Musik-Tipp
Bon Iver verabschiedet sich in seinem neuen Album von der Dunkelheit

D.L. Anderson/dpa
Bon Iver verabschiedetet sich von der düsteren Musik, durch die er am Anfang seiner Karriere berühmt wurde.
Darum geht’s: Eine einsame Hütte, eine Akustik-Gitarre und ein gescheiterter Songwriter mit viel auf dem Herzen: So begann die Karriere von Bon Iver mit dem Album „For Emma, Forever Ago“, das ihn berühmt machte. Doch auch wenn er mit sanfter Folk-Musik anfing, legte er 2016 eine Kehrtwende hin: Sein drittes Projekt „22, A Million“ ist abstrakt mit stotternder Elektronik, verzerrten Geräuschen und oft unmenschlich klingendem Gesang. Die Lieder folgen keiner wirklichen Struktur, sondern mehr einem vagen Gefühl.
Über die vergangenen sechs Jahre hat sich Justin Vernon, wie der Mann hinter Bon Iver heißt, wieder neu erfunden. „Sable, fable“, das neue Album, besteht aus zwei Hälften, die beide Stile des Künstlers kombinieren. Die ersten vier Songs wurden bereits 2024 als die EP veröffentlicht und erinnern an die deprimierende Stimmung seines Debüts. Der Rest wiederum übernimmt das Gelernte seiner späteren Werke, verabschiedet sich aber von der Abstraktion. Stattdessen entscheidet sich Justin Vernon für sonnige Klaviertöne, Ohrwurm-Pop-Melodien und ein euphorisches Saxofon.
Das Besondere: „Sable, fable“ beginnt mit sanfter Akustik-Gitarre und einem reflektiven Text: Der Musiker fühlt sich nicht wohl mit seinem aktuellen Zustand. Die „Things Behind Things Behind Things“ (deutsch: Dinge hinter Dingen hinter Dingen), nach denen das erste Lied benannt ist, beschreiben die Probleme, die sich in Bon Ivers Kopf angesammelt haben. Die folgenden Lieder berichten zum Beispiel von schweren Schuldgefühlen und gescheiterten Beziehungen.
Die Überleitung in die glücklichere Hälfte fühlt sich stattdessen an wie die ersten Sonnenstrahlen im Frühling: Warme Klavierakkorde führen zu der Single „Everything Is Peaceful Love“, auf der Justin Vernon vor Freude über eine neue Liebe „auf einen Baum klettern möchte“. Er zweifelt zwar noch ein wenig – schließlich klettern Katzen auf Bäume, wenn sie Angst haben – doch er lässt das Glück zu. Die nächsten Songs erkunden die Höhen und Tiefen der neuen Beziehung: „Walk Home“ beschreibt den friedlichen Alltag, bei dem Duett „If Only I Can Wait“ fragen sich Bon Iver und Sängerin Danielle Haim, wie lange sie noch aneinander festhalten können. Das Album endet mit „There’s A Rhythmn“: Rückblickend sieht Justin Vernon hier, wie sehr er sich verändert hat und dass er aus der Dunkelheit vom Anfang des Albums herausgefunden hat. „Jetzt sind alle Dinge arrangiert“, singt der Musiker zum Abschluss. Die Probleme des ersten Liedes sind sortiert und können überwunden werden.

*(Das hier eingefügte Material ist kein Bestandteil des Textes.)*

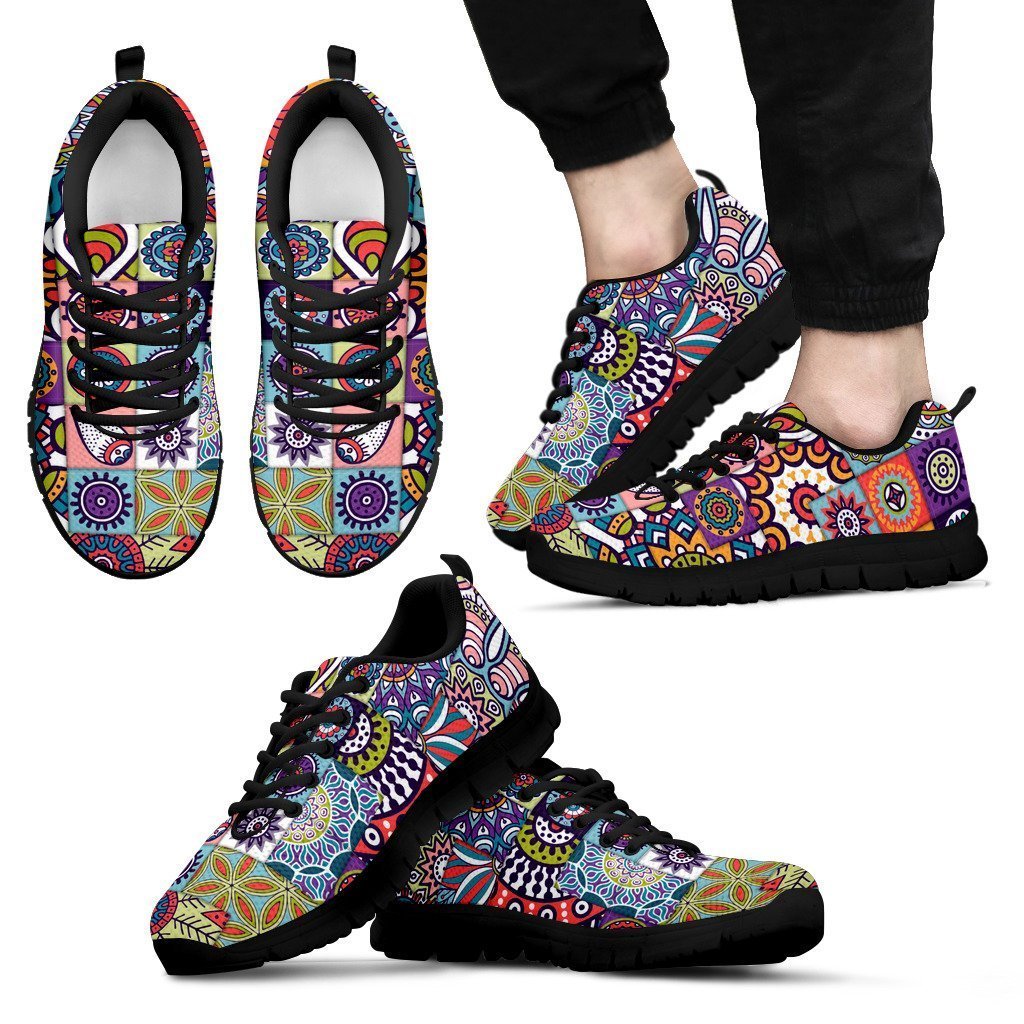 Mandala Tile Bohemian Pattern Print Men's Sneakers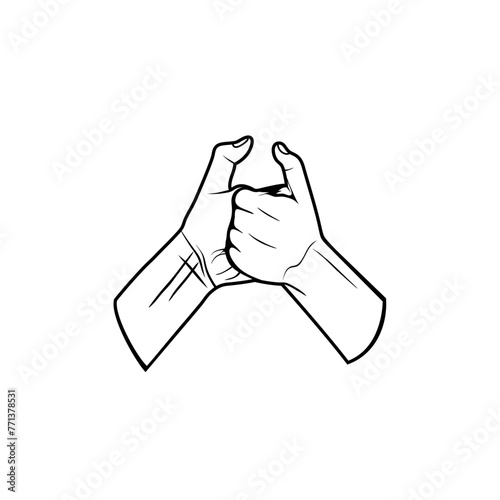 thumbs-up game vector black and white illustration, permainan adu jempol, permainan ayam ayaman vektor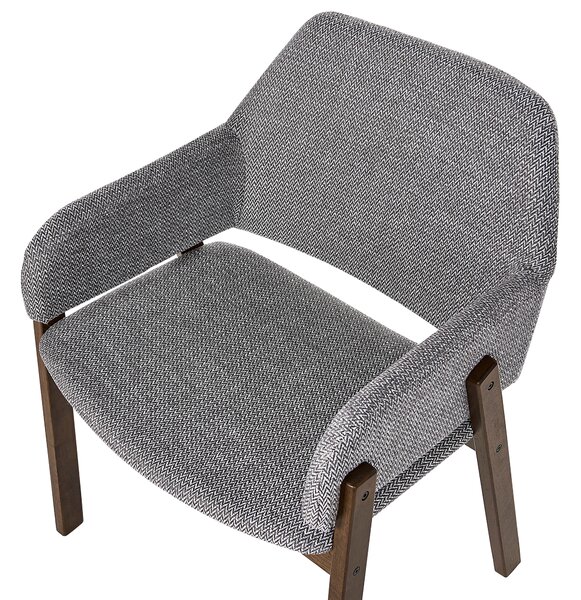 Súprava 2 jedálenských stoličiek tmavé drevo sivý polyester nohy z kaučukového dreva retro dizajn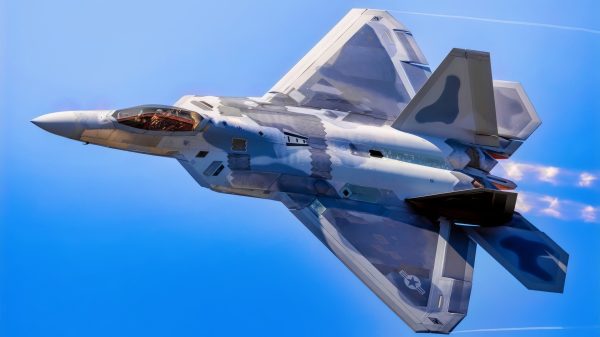 An F-22 Raptor performs an aerial demonstration at Naval Air Station Oceana, Virginia, Sept. 20, 2025. Designed for both air superiority and ground attack missions, the F-22 demonstrates the flexibility and power of fifth-generation fighter technology. (U.S. Air Force photo by Staff Sgt. Lauren Cobin)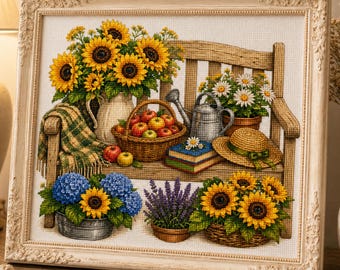 Summer Garden Bench Cross Stitch Pattern, Sunflower Bench Embroidery PDF, Cottagecore Garden Chart, Hydrangea & Lavender Cross Stitch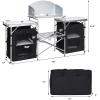 Giantex Camping Kitchen Station, Folding Grill Table with 26” Tabletop, 2 Side Tables, Storage Organizer, Detachable Windscreen, Portable Camp Cook Outdoor Prep Station Backyard BBQ Picnic (Black)(Black)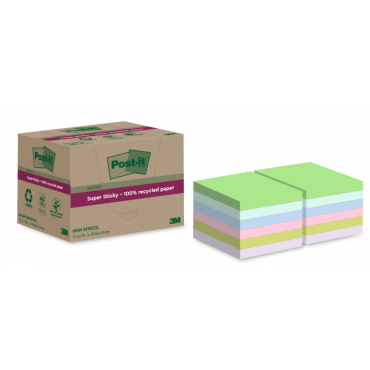 Post-it Super Sticky ekoviestilaput 76 x 76 mm värilajitelma (12) | Porin Konttorikone Oy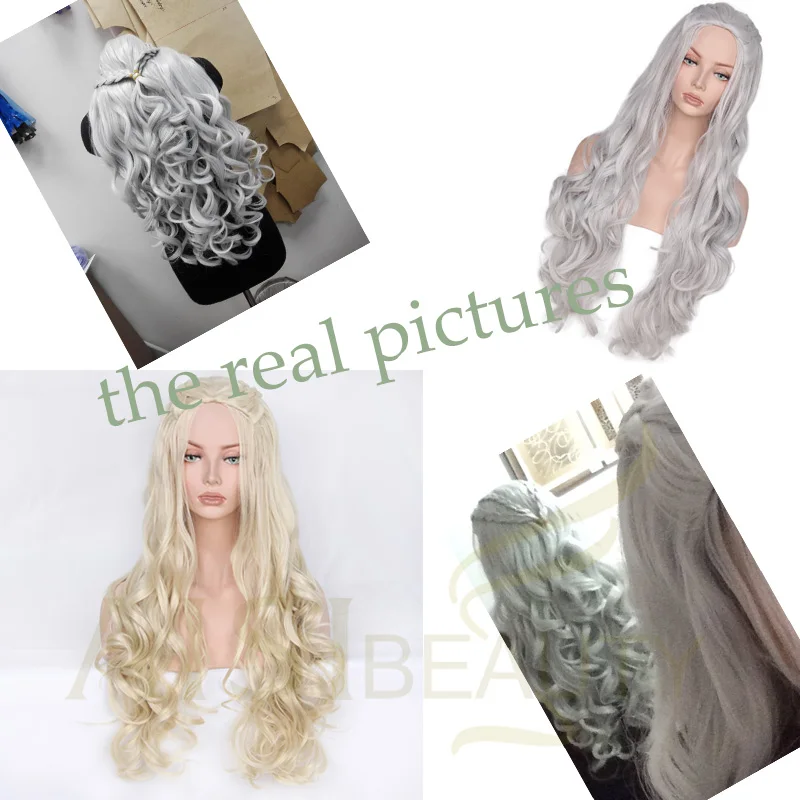 AISI belleza peluca sintética ondulado largo gris Cosplay PELUCAS CABELLO para mujeres Dragon of Mother disfraz pelucas con alta resistencia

Fazit: „Sable, fable“ fühlt sich an wie eine Zusammenfassung von Bon Ivers zwanzig Jahren als Künstler. Die DNA von all seinen Alben lässt sich hier teilweise wiederfinden. Dabei erzählt das Werk eine emotionale Geschichte, wie Justin Vernon aus der Dunkelheit herausgefunden hat. Die Musik selbst ist wunderschön, am Anfang düster und melancholisch, am Ende farbenfroh und unbeschwert. Wann wohl die nächste Neuerfindung folgt?